__INSTRUCTIONS TO FOLLOW__. Quote the rows from the line with "with line series" through the line with "What is the EN100W", word for word. Don't include the pictures in your answer.

__MATERIAL PROVIDED__.
-*-
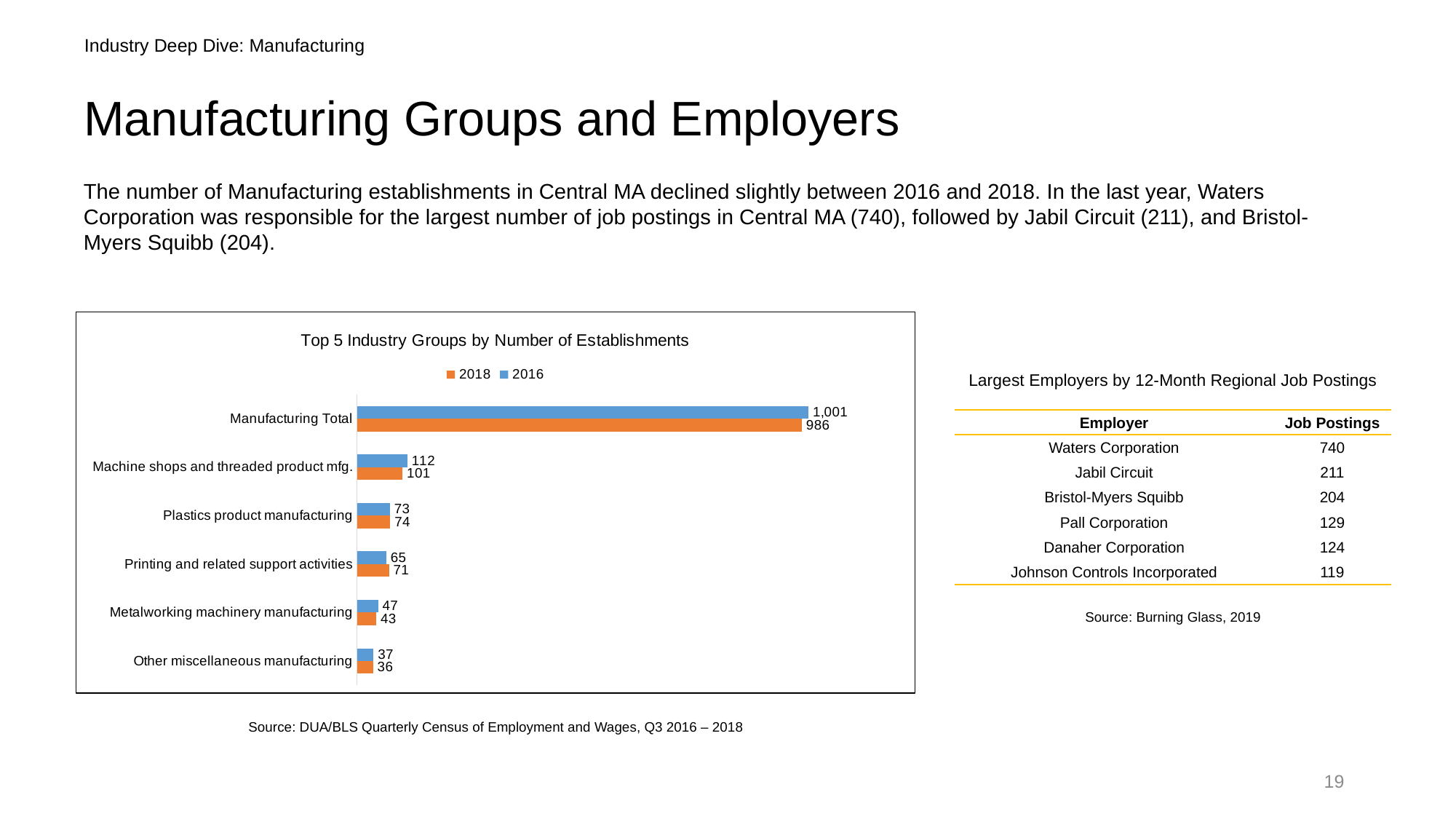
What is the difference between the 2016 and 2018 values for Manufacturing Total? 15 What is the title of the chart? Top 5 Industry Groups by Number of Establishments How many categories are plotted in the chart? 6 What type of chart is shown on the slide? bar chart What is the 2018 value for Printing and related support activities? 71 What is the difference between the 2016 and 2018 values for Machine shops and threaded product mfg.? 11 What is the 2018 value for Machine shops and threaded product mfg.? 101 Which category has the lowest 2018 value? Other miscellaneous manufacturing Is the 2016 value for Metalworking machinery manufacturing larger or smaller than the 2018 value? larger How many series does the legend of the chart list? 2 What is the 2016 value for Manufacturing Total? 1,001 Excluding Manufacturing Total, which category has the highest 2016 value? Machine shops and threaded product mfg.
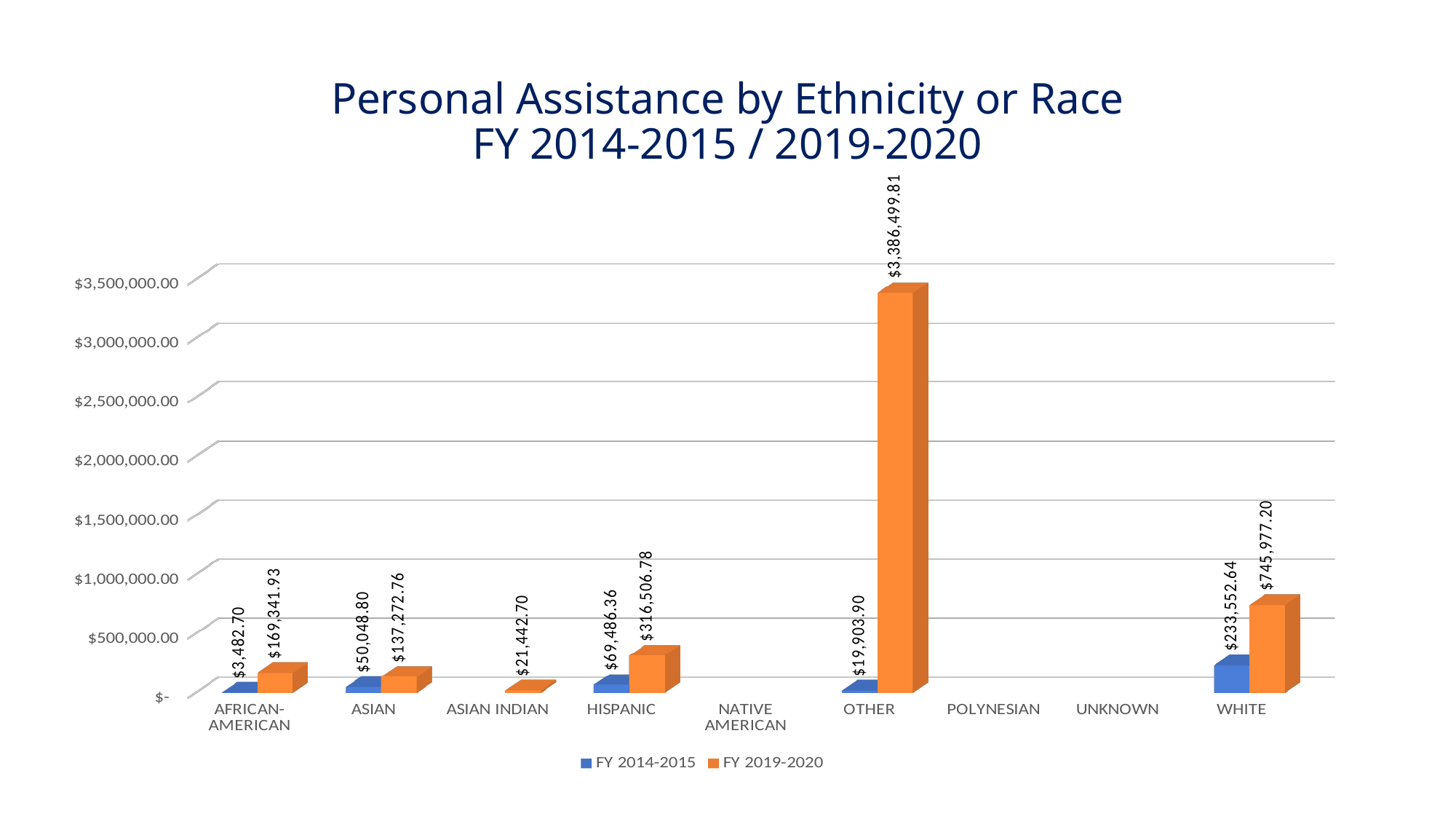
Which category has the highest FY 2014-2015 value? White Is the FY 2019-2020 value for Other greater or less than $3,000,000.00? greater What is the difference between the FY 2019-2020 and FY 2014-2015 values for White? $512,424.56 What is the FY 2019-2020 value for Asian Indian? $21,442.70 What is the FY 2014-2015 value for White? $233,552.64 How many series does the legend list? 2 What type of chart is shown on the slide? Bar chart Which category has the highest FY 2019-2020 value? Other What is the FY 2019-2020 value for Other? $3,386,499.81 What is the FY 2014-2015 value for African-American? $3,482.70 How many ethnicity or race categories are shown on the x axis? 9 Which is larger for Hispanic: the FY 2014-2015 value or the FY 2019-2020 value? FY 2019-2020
-*-
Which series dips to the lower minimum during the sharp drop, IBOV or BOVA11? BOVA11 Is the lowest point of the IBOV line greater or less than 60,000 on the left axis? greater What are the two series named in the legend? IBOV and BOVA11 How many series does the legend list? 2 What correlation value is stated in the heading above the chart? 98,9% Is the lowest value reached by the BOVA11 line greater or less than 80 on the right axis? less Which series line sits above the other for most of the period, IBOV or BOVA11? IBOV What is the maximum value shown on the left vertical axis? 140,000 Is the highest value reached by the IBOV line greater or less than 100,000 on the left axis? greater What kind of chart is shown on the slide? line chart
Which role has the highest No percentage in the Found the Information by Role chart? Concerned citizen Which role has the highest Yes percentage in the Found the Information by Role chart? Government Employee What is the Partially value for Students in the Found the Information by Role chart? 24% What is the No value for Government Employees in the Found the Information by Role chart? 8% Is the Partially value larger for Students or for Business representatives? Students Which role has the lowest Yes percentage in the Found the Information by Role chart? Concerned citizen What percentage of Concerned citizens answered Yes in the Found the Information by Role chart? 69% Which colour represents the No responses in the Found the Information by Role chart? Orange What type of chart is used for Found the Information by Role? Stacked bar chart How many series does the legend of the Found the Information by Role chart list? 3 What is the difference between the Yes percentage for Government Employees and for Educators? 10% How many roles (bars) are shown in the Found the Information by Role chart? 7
-*-
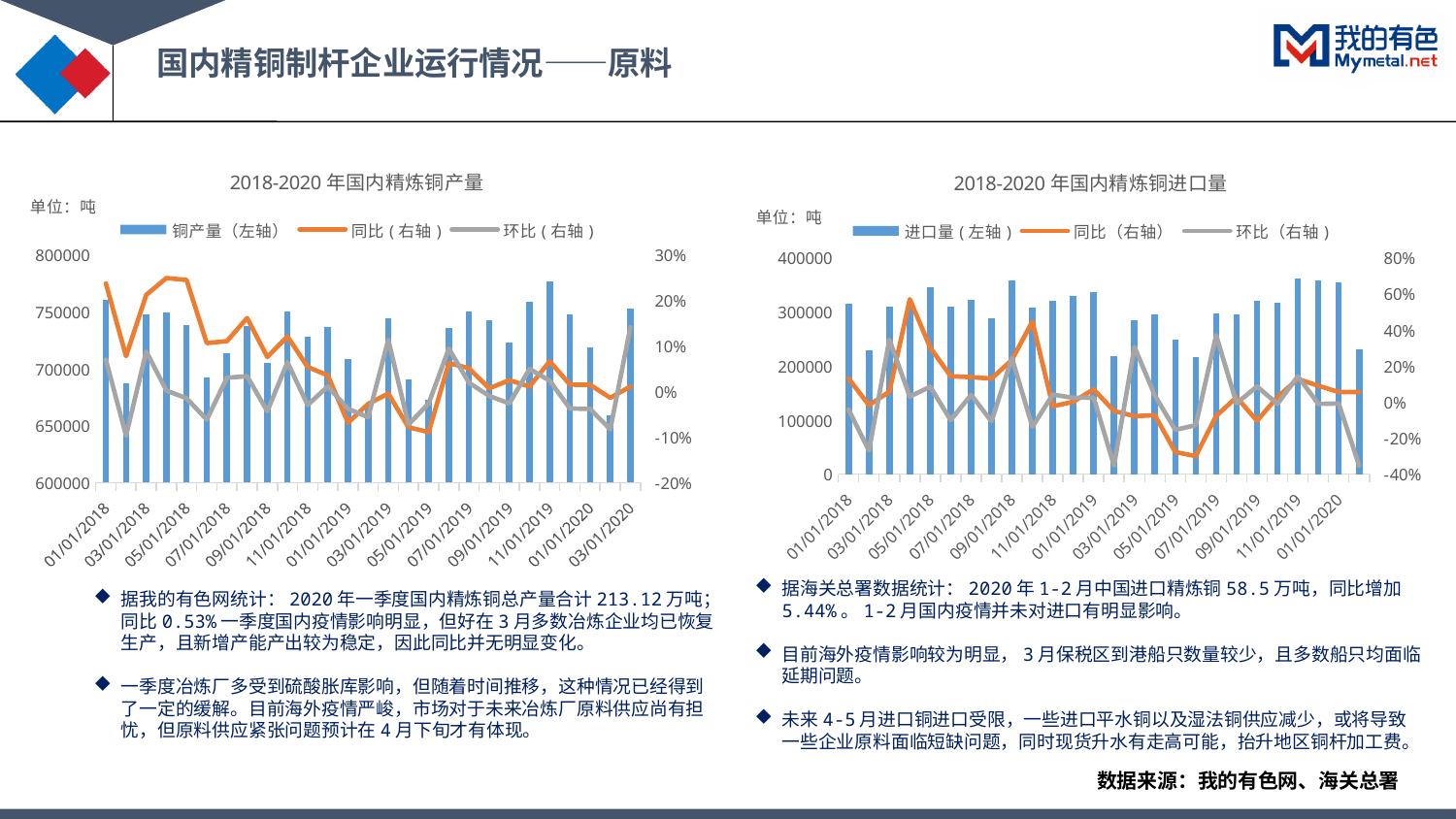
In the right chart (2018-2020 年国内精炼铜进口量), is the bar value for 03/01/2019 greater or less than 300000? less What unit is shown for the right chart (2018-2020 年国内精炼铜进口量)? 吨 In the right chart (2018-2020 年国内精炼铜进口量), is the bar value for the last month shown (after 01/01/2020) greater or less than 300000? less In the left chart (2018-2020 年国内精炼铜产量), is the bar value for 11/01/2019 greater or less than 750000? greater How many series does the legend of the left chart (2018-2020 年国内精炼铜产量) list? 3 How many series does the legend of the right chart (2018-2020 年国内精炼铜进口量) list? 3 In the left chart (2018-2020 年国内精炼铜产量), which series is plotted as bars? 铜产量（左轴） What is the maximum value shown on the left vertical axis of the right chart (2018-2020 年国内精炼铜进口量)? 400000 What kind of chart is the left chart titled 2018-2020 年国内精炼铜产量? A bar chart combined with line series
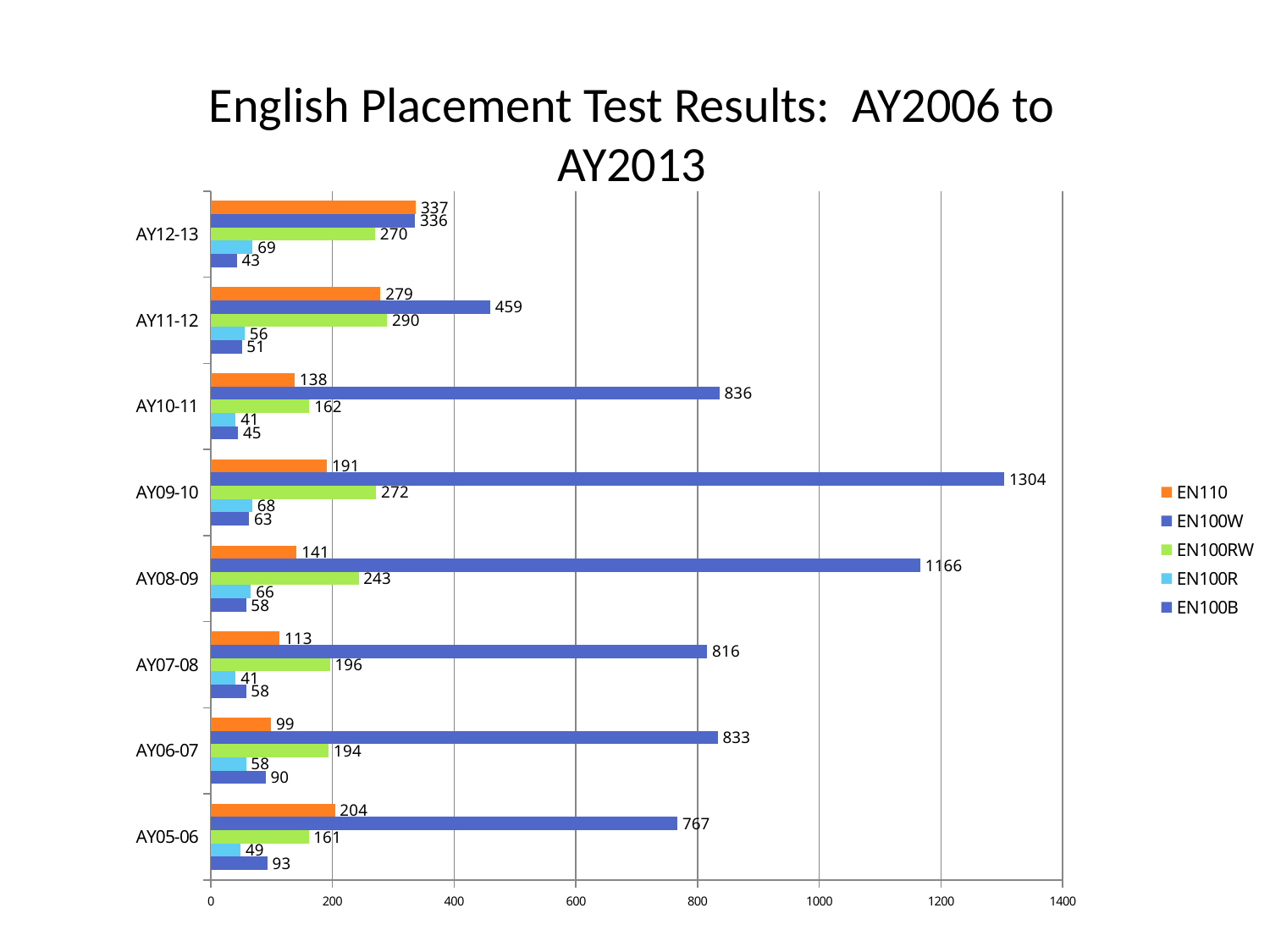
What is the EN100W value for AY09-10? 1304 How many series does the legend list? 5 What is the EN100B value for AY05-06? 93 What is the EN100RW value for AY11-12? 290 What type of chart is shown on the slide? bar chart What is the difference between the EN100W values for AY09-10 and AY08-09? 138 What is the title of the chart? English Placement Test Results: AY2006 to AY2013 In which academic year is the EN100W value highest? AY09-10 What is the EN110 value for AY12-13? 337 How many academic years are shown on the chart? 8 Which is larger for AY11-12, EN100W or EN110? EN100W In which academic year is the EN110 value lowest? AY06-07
-*-
__EXERCISE SOLUTION__.
In the right chart (2018-2020 年国内精炼铜进口量), is the bar value for 03/01/2019 greater or less than 300000? less What unit is shown for the right chart (2018-2020 年国内精炼铜进口量)? 吨 In the right chart (2018-2020 年国内精炼铜进口量), is the bar value for the last month shown (after 01/01/2020) greater or less than 300000? less In the left chart (2018-2020 年国内精炼铜产量), is the bar value for 11/01/2019 greater or less than 750000? greater How many series does the legend of the left chart (2018-2020 年国内精炼铜产量) list? 3 How many series does the legend of the right chart (2018-2020 年国内精炼铜进口量) list? 3 In the left chart (2018-2020 年国内精炼铜产量), which series is plotted as bars? 铜产量（左轴） What is the maximum value shown on the left vertical axis of the right chart (2018-2020 年国内精炼铜进口量)? 400000 What kind of chart is the left chart titled 2018-2020 年国内精炼铜产量? A bar chart combined with line series
What is the EN100W value for AY09-10? 1304 How many series does the legend list? 5 What is the EN100B value for AY05-06? 93 What is the EN100RW value for AY11-12? 290 What type of chart is shown on the slide? bar chart What is the difference between the EN100W values for AY09-10 and AY08-09? 138 What is the title of the chart? English Placement Test Results: AY2006 to AY2013 In which academic year is the EN100W value highest? AY09-10 What is the EN110 value for AY12-13? 337 How many academic years are shown on the chart? 8 Which is larger for AY11-12, EN100W or EN110? EN100W In which academic year is the EN110 value lowest? AY06-07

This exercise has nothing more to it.